::: Data :::
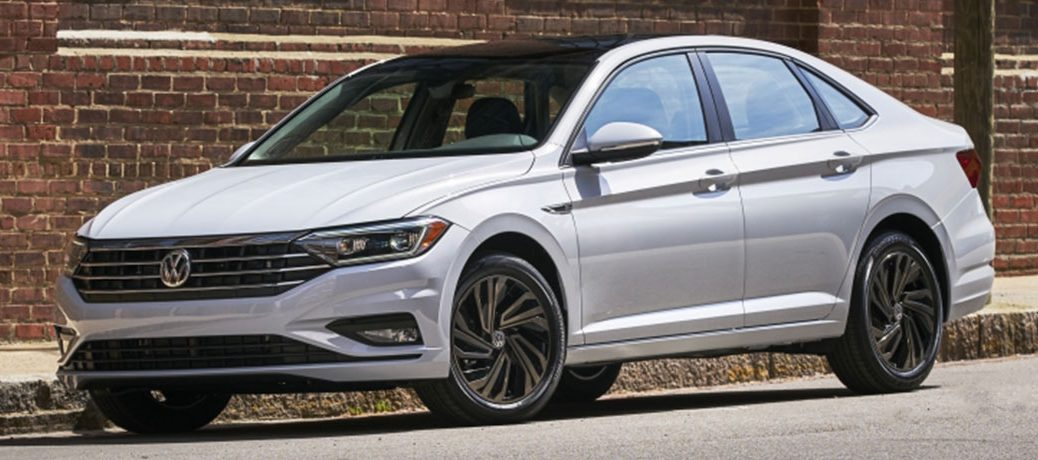 White 2019 Volkswagen Jetta, exterior front/side view, parked in front of a brick building.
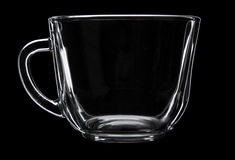 Glass cup on black Royalty Free Stock Photography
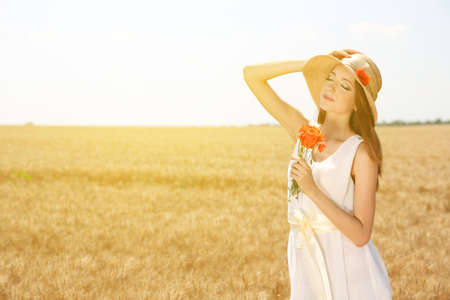 Portrait of beautiful young woman with poppies in the field photo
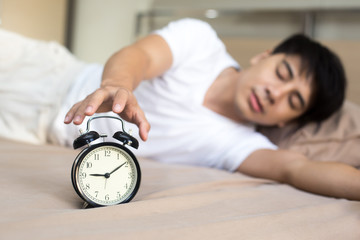Man reaching out for alarm clock on morning.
:::
Could you repeat the listing above exactly, omitting its pictures?

- Output below:
 White 2019 Volkswagen Jetta, exterior front/side view, parked in front of a brick building.
 Glass cup on black Royalty Free Stock Photography
 Portrait of beautiful young woman with poppies in the field photo
Man reaching out for alarm clock on morning.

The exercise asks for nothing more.